» Text section
Research Interests
My main research interest is in identifying
causal interactions in biological systems from whole-genome studies. We
use two approaches to infer causation: (1) chronology of events
observed in dynamical systems, especially time-dependent gene
expression, and (2) non-Gaussian patterns in joint probability
distributions.
Timing of cell-cycle regulated gene transcription.
We develop
computational methods of analysis of timecourse gene expression data,
based on MAP optimization and the Maximum Entropy principle. We have
designed and implemented an algorithm which deconvolves the measured
culture-average profiles and allows to recover the single cell
expression profile for each cell-cycle regulated gene. Peaks
of transcripts regulated by the yeast cell cycle were recovered with
a precision an order of magnitude better than the resolution of the
source data. We have
identified a previously undescribed, pre-replicative (G1/P) wave of
transcription of cell-cycle genes. Our results have provided new
insight into the assembly and dynamics of molecular complexes involved
in the mitotic cell division (e.g. MCM, ORC), as well as allowed us
to discover transcriptional regulation of genes previously thought to
be constitutively expressed, as Cdc28/Cdk1, the master cell cycle regulator.

» Given material
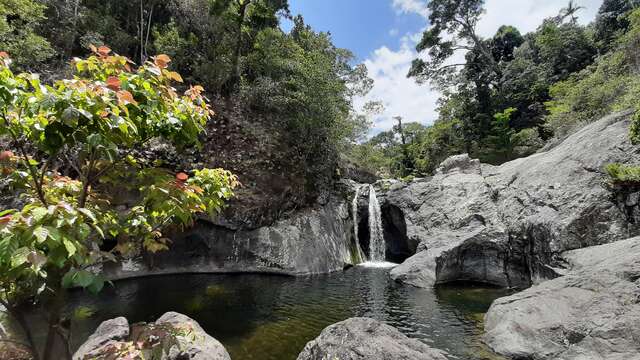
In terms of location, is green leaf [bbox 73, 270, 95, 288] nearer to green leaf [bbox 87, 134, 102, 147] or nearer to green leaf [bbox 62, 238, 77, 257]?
green leaf [bbox 62, 238, 77, 257]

» Exercises
**1)** From the research interests text, echo the passage starting with "Research Interests" and going on through "distributions.".
**2)** List every molecular complex and gene that the research interests text mentions by name.

» Results of the exercise
**1)**
Research Interests
My main research interest is in identifying
causal interactions in biological systems from whole-genome studies. We
use two approaches to infer causation: (1) chronology of events
observed in dynamical systems, especially time-dependent gene
expression, and (2) non-Gaussian patterns in joint probability
distributions.

**2)** MCM, ORC, Cdc28/Cdk1